One of Hirsi Ali's first acts as a member of parliament was to demand a police investigation to record precisely how many "honor killings" occur in the Netherlands each year. Such a heinous crime had been simply ignored by her adopted homeland. The uncovering of this and other activities in the Muslim communities forced Hirsi Ali into hiding, and, eventually, emigration to the U.S. Her atheism is seen as apostasy by the Islamists — punishable by death.
For weeks, between the assassination of Theo van Gogh, a filmmaker killed by a jihadist in 2004, and her immigration to America, Hirsi Ali remained under the strictest protection, on the run from the threat of a similar — and, indeed, promised — fate.
The life of Nonie Darwish was strongly influenced by the fate of her father, Lt. Gen. Mustafa Hafez, who in the 1950s was sent by Egyptian president Nasser to command Egyptian army intelligence in Gaza. There, he established the fedayeen, which launched attacks on southern Israel.
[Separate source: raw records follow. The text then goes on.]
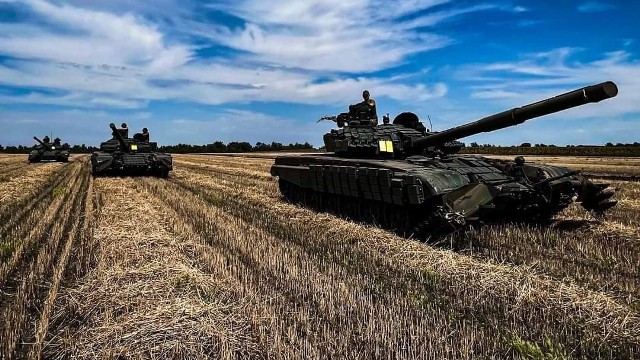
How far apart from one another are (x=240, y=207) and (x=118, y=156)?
11819 millimetres

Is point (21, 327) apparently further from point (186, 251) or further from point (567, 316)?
point (567, 316)

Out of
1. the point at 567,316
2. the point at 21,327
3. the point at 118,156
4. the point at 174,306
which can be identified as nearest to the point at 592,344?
the point at 567,316

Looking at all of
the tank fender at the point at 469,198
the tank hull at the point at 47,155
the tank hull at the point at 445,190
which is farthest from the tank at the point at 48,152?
the tank fender at the point at 469,198

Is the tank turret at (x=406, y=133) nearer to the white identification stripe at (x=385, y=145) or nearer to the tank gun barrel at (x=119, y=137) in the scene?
the white identification stripe at (x=385, y=145)

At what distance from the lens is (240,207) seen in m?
12.9

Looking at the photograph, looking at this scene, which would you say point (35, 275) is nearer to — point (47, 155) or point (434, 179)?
point (434, 179)

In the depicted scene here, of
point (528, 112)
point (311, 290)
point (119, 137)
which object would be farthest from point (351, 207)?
point (119, 137)

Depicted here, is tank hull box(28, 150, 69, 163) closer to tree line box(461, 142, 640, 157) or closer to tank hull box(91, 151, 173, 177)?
tank hull box(91, 151, 173, 177)

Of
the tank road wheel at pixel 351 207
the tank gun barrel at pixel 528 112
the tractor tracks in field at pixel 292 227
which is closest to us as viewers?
the tractor tracks in field at pixel 292 227

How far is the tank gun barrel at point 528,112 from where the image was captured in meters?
6.66

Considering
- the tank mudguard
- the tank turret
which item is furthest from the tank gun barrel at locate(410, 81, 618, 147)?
the tank mudguard

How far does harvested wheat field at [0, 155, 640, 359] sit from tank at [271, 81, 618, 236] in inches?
20.1

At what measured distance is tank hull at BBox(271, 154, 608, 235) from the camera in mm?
Result: 8180

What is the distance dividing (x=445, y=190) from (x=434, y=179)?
298 mm
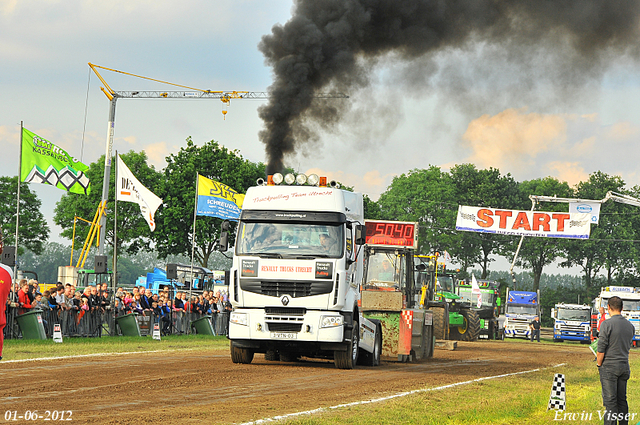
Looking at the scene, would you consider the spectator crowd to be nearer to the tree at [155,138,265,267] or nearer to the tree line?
the tree at [155,138,265,267]

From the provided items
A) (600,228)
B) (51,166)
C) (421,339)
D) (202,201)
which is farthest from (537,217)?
(600,228)

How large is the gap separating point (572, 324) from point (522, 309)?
11.2 feet

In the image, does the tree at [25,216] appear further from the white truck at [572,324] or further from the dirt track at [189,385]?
the dirt track at [189,385]

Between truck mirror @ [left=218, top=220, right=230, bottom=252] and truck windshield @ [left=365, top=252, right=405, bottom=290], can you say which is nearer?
truck mirror @ [left=218, top=220, right=230, bottom=252]

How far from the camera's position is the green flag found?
24.6m

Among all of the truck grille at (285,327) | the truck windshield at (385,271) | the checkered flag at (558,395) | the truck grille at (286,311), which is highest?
the truck windshield at (385,271)

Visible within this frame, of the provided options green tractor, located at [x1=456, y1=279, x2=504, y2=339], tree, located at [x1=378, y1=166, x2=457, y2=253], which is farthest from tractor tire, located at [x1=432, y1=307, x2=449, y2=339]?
tree, located at [x1=378, y1=166, x2=457, y2=253]

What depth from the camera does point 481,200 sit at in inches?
3314

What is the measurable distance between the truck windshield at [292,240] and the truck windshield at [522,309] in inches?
1546

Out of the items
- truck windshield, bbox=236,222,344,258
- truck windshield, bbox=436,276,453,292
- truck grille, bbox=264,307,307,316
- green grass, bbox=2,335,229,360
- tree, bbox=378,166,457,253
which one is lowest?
green grass, bbox=2,335,229,360

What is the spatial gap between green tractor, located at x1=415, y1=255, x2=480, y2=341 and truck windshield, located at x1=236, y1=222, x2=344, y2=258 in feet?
29.1

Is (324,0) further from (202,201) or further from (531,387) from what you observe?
(202,201)

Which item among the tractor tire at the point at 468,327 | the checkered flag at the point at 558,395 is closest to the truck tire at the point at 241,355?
the checkered flag at the point at 558,395

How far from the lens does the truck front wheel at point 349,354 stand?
54.2ft
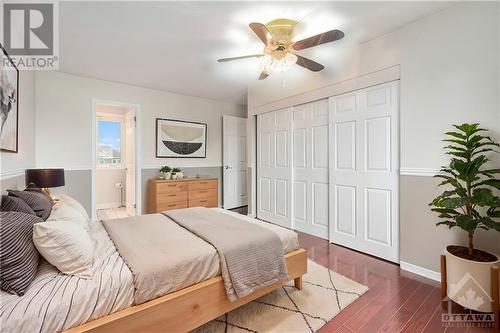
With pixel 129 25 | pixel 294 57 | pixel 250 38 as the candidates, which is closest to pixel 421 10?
pixel 294 57

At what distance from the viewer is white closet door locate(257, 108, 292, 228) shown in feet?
12.4

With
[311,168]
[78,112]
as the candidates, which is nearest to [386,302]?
[311,168]

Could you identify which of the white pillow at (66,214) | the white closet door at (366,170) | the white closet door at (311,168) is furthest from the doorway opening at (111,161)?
the white closet door at (366,170)

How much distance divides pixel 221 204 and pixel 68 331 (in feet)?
13.8

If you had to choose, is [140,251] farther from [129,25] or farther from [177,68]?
[177,68]

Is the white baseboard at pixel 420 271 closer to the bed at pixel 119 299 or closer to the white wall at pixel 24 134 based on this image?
the bed at pixel 119 299

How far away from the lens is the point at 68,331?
3.45 ft

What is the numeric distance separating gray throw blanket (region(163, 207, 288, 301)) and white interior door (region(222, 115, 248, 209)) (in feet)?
10.5

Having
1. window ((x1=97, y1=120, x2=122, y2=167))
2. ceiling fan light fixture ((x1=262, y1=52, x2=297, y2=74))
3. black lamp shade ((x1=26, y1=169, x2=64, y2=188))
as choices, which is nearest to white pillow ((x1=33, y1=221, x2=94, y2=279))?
black lamp shade ((x1=26, y1=169, x2=64, y2=188))

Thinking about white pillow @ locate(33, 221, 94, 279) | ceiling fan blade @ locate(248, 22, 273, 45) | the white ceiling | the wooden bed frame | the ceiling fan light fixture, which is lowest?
the wooden bed frame

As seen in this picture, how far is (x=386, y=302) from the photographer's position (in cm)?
188

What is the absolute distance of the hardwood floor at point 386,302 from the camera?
1.61 meters

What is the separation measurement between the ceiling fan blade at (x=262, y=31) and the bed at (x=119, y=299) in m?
1.73

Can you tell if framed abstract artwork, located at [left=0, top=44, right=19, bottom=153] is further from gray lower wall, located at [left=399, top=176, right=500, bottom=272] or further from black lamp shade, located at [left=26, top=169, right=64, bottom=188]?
gray lower wall, located at [left=399, top=176, right=500, bottom=272]
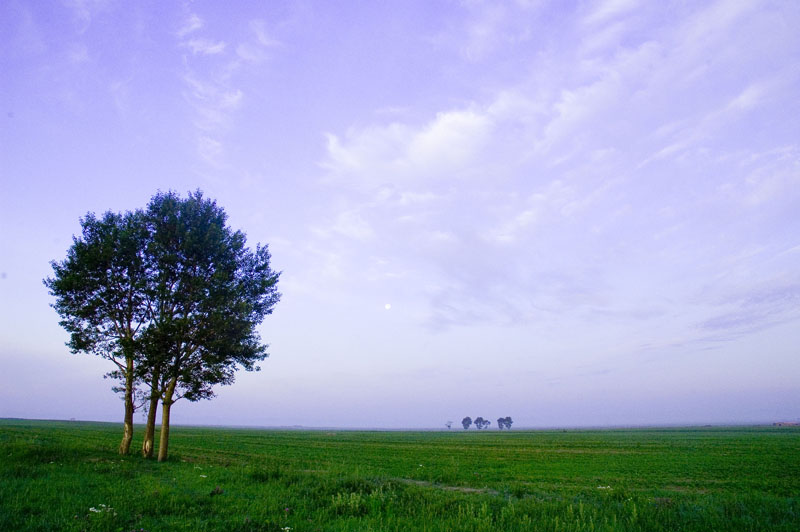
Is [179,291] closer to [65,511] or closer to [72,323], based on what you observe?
[72,323]

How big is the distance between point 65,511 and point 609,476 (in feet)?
93.7

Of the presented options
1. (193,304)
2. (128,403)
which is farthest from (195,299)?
(128,403)

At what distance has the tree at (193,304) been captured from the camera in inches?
941

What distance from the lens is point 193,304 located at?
81.6 feet

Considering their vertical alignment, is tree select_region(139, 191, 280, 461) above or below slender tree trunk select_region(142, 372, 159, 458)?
Result: above

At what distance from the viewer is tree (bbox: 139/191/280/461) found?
23906 millimetres

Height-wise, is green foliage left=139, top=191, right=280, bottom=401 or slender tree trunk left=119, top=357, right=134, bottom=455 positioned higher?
green foliage left=139, top=191, right=280, bottom=401

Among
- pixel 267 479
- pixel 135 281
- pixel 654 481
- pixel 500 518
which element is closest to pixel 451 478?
pixel 267 479

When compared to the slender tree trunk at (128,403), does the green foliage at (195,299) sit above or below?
above

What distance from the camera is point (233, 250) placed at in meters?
26.2

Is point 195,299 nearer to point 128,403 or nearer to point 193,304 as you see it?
point 193,304

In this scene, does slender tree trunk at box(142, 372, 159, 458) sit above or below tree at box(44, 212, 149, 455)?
below

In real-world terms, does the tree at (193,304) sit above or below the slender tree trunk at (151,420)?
above

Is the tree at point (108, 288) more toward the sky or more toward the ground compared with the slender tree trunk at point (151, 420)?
more toward the sky
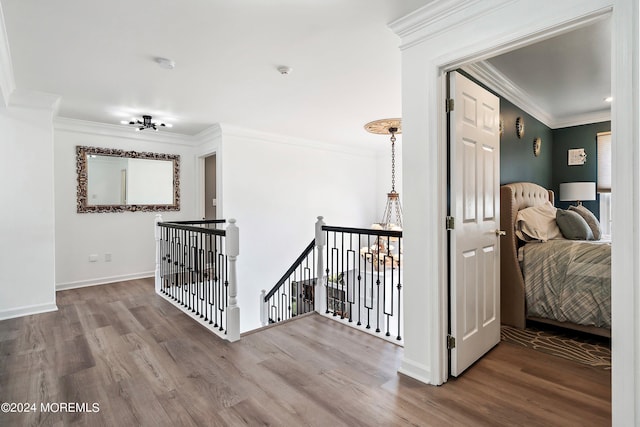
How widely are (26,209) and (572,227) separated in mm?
5686

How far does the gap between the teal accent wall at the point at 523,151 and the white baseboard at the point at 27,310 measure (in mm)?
5052

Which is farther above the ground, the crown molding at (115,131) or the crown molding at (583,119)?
the crown molding at (583,119)

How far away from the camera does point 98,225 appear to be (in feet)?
16.0

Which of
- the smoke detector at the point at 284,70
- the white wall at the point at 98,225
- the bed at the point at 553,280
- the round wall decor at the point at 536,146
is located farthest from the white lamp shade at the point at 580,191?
the white wall at the point at 98,225

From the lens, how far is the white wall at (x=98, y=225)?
180 inches

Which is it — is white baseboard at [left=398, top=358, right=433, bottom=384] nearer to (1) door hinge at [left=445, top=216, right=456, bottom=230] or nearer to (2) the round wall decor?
(1) door hinge at [left=445, top=216, right=456, bottom=230]

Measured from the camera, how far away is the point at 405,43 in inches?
86.8

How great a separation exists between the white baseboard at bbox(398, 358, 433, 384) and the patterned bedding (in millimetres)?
1507

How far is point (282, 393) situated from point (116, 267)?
4210 mm

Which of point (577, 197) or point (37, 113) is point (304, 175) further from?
point (577, 197)

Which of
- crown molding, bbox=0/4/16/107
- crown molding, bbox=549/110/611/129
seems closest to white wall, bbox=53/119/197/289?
crown molding, bbox=0/4/16/107

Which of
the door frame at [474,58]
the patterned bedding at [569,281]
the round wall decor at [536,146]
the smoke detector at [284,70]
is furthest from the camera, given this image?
the round wall decor at [536,146]

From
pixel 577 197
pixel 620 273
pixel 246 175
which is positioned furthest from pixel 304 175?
pixel 620 273

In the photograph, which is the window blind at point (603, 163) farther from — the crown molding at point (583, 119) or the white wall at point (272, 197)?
the white wall at point (272, 197)
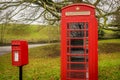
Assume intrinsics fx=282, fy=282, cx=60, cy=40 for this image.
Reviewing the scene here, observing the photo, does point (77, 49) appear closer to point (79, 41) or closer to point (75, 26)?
point (79, 41)

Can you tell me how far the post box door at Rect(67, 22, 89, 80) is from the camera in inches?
299

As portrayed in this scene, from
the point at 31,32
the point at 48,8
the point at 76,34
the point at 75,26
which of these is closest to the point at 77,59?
the point at 76,34

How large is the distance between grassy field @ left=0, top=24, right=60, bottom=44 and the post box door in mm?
9162

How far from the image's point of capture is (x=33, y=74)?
1017cm

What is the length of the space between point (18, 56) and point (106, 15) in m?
9.46

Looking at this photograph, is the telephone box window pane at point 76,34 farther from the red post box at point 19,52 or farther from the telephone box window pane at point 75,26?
the red post box at point 19,52

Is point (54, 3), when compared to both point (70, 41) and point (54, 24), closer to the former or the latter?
point (54, 24)

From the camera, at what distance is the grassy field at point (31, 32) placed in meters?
17.5

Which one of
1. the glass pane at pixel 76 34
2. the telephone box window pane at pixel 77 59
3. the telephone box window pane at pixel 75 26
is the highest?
the telephone box window pane at pixel 75 26

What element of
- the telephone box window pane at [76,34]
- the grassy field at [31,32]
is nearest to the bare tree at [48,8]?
the grassy field at [31,32]

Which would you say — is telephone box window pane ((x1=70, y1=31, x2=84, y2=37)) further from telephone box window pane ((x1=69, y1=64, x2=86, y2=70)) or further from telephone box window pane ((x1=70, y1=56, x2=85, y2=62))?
telephone box window pane ((x1=69, y1=64, x2=86, y2=70))

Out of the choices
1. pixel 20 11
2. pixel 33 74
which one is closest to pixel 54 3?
pixel 20 11

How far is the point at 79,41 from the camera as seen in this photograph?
771 cm

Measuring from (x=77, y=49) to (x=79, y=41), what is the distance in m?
0.23
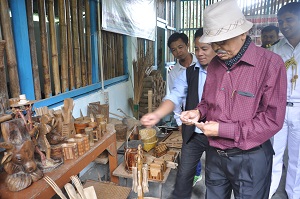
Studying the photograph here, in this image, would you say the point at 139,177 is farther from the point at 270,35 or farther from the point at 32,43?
the point at 270,35

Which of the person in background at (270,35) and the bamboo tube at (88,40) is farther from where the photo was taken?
the person in background at (270,35)

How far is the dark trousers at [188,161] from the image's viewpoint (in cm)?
215

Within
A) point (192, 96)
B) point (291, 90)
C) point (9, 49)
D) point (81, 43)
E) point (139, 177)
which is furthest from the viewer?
point (81, 43)

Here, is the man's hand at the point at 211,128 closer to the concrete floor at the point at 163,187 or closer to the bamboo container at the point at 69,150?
the bamboo container at the point at 69,150

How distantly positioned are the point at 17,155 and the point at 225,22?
1.37 metres

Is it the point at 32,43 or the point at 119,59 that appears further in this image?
the point at 119,59

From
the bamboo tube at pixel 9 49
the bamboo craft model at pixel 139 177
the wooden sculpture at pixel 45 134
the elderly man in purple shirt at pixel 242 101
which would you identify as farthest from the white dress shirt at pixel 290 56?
the bamboo tube at pixel 9 49

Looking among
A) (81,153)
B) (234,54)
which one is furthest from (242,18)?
(81,153)

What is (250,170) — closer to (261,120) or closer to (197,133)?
(261,120)

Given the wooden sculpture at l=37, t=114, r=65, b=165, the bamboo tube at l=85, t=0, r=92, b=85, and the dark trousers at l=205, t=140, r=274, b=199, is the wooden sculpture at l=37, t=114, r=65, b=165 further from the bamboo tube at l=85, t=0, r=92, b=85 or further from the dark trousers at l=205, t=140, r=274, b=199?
the bamboo tube at l=85, t=0, r=92, b=85

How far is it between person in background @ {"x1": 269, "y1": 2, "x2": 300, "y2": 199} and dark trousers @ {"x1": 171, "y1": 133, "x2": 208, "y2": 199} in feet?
3.23

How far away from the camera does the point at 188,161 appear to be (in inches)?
87.4

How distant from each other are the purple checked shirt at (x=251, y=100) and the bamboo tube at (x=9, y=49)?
1.70 m

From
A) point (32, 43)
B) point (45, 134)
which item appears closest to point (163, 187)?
point (45, 134)
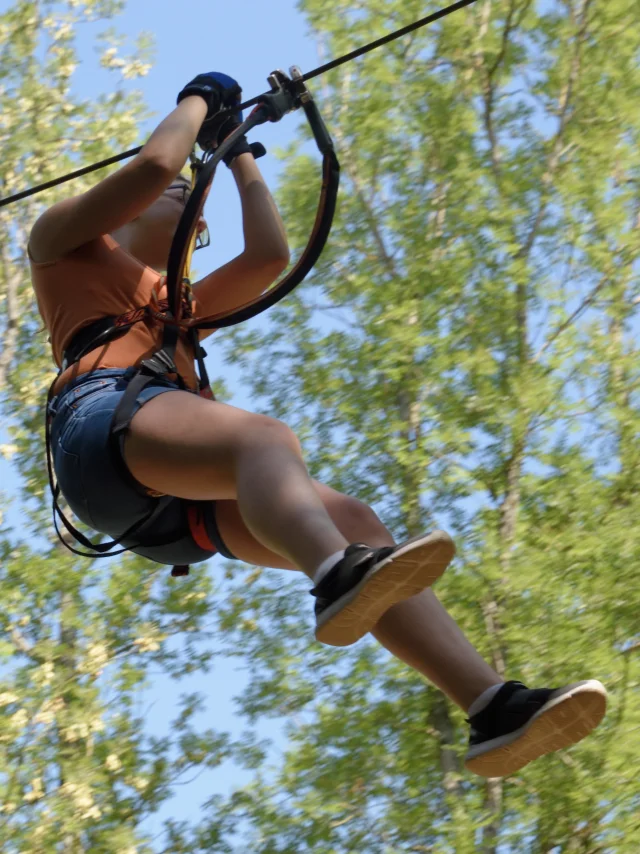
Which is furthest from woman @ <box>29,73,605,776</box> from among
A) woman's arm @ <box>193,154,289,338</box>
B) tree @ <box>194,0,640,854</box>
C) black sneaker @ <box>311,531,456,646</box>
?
tree @ <box>194,0,640,854</box>

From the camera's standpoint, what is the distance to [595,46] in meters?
8.37

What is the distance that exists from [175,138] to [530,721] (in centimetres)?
141

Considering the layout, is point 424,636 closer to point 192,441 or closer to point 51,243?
point 192,441

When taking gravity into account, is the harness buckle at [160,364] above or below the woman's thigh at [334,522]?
above

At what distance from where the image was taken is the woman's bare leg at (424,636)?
2.49 metres

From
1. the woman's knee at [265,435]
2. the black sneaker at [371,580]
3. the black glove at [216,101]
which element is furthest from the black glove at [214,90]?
Answer: the black sneaker at [371,580]

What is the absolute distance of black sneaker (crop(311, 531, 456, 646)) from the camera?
2.19 m

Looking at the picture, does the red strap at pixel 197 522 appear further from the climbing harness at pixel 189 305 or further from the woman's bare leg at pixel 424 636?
the woman's bare leg at pixel 424 636

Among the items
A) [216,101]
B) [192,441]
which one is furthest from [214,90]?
[192,441]

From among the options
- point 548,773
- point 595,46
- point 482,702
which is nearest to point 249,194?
point 482,702

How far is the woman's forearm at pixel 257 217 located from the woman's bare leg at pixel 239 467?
765mm

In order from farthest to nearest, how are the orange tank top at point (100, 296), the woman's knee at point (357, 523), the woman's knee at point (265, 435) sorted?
the orange tank top at point (100, 296) < the woman's knee at point (357, 523) < the woman's knee at point (265, 435)

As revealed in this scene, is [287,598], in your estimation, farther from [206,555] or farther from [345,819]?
[206,555]

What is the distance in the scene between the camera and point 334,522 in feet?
8.55
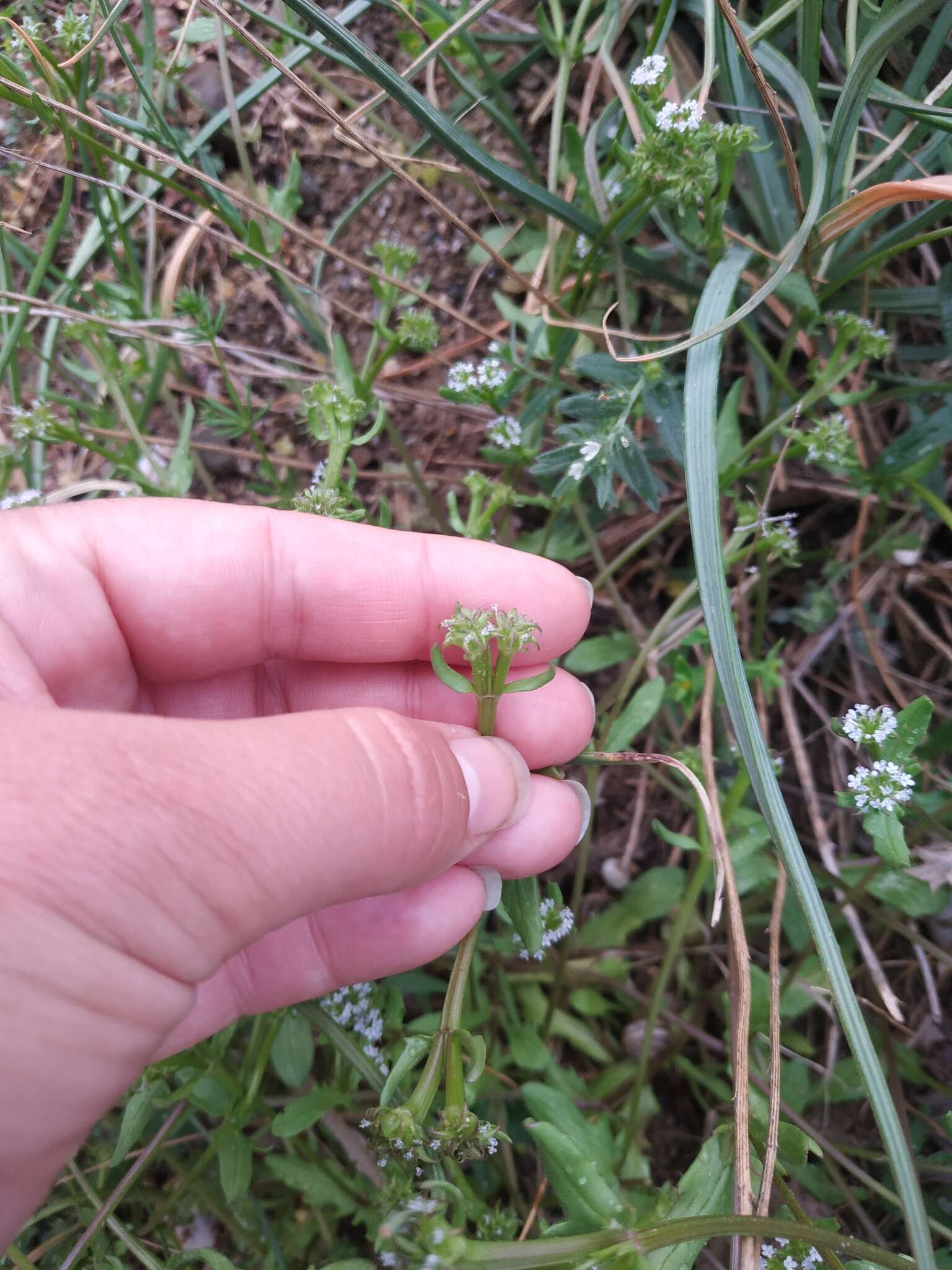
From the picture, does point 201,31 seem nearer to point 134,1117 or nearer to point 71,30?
point 71,30

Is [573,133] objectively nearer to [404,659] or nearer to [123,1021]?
[404,659]

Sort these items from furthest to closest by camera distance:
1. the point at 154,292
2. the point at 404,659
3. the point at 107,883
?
the point at 154,292 → the point at 404,659 → the point at 107,883

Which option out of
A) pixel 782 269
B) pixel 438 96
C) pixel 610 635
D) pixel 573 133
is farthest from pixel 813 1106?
pixel 438 96

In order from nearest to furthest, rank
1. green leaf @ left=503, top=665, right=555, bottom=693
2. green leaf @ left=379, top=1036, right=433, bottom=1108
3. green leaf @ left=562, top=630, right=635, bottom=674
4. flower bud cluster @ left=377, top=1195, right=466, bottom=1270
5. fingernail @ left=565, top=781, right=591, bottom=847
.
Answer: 1. flower bud cluster @ left=377, top=1195, right=466, bottom=1270
2. green leaf @ left=379, top=1036, right=433, bottom=1108
3. green leaf @ left=503, top=665, right=555, bottom=693
4. fingernail @ left=565, top=781, right=591, bottom=847
5. green leaf @ left=562, top=630, right=635, bottom=674

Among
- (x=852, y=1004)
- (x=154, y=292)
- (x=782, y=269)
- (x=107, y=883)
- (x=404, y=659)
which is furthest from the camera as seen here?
(x=154, y=292)

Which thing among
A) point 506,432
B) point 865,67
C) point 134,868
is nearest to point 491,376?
point 506,432

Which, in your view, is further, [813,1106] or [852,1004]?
[813,1106]

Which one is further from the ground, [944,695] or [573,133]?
[573,133]

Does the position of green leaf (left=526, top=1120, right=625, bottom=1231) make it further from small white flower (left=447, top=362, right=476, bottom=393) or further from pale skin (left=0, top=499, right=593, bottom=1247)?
small white flower (left=447, top=362, right=476, bottom=393)

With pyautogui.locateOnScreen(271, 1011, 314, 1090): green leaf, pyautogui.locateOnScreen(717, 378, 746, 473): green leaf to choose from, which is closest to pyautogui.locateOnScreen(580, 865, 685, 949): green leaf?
pyautogui.locateOnScreen(271, 1011, 314, 1090): green leaf
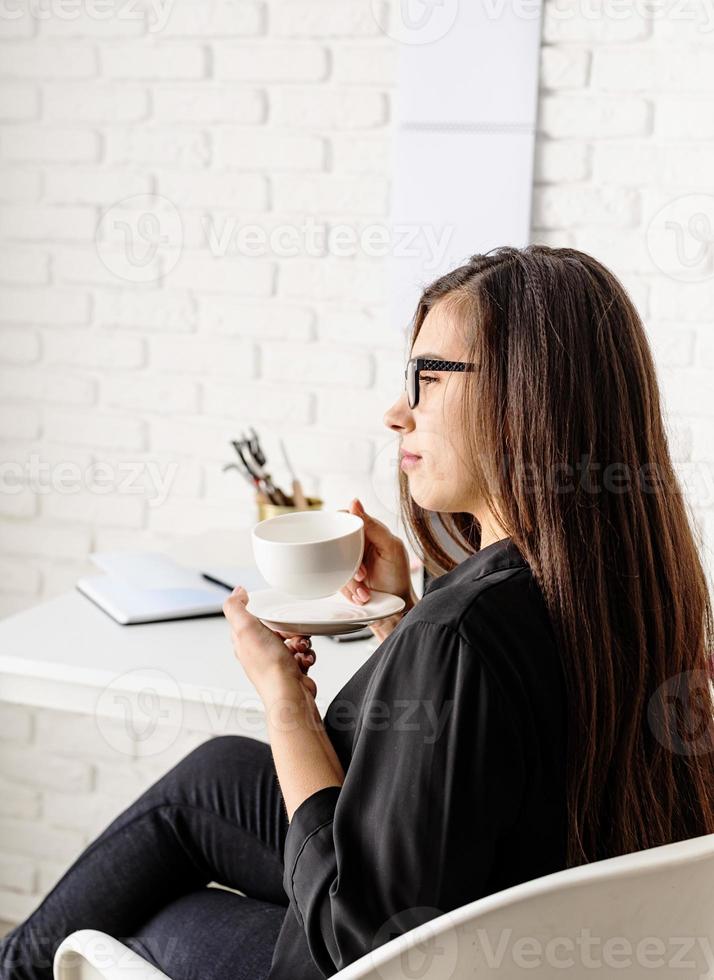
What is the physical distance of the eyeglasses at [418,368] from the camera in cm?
89

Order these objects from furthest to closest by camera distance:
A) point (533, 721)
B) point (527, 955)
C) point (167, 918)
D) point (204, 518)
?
point (204, 518)
point (167, 918)
point (533, 721)
point (527, 955)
Beloved by the Palestinians, Hafez was killed by the Israeli Defense Forces in 1956, when Nonie was only eight.
But certain things stuck in young Nonie's mind, other than the supposed glory of having a shahid (martyred) father. Like Hirsi Ali, throughout her childhood she displayed a constant curiosity about her surroundings. One issue bothered her especially: How could so many Egyptians be so poor? The reply was always the same fatalism: insha-Allah — "God willing."
A life spent following the Quran is a life spent doing God's will, but in today's world of satellite television and cheap air travel, the impoverished Arab youth is realizing that God's will delivers precisely the opposite of that which is enjoyed by the infidels of the West. The confused bitterness of these authors' fellow Muslims festers painfully.
Darwish describes Muslim society as rife with complex problems. Unstable relationships within the family — and especially those between men and women (who are seen, in sharia law, as basically chattel) — are initially created by a wife entering marriage with no power. Also, because of the perceived threat of a female friend stealing her husband, a woman cannot form solid friendships. Suspicion, insecurity, and an absence of love prevail.
Under conditions of polygamy, Darwish shows, better-connected men have a better choice of women. As a consequence, there remain large numbers of poor, uneducated men who have no available partners. This does not produce a harmonious society.
Secretly, Hirsi Ali destroyed her own ability, as it were, to remain ignorant enough to suffer a Somali marriage. She had read countless trashy women's novels from the United States. She had been corrupted. But, more honestly, she had seen the dynamics of a fruitful, romantic relationship.
To many in the West, the life-threatening work done by Hirsi Ali and Darwish means little. But these women have lifted the veil on Muslim culture — most importantly, from within.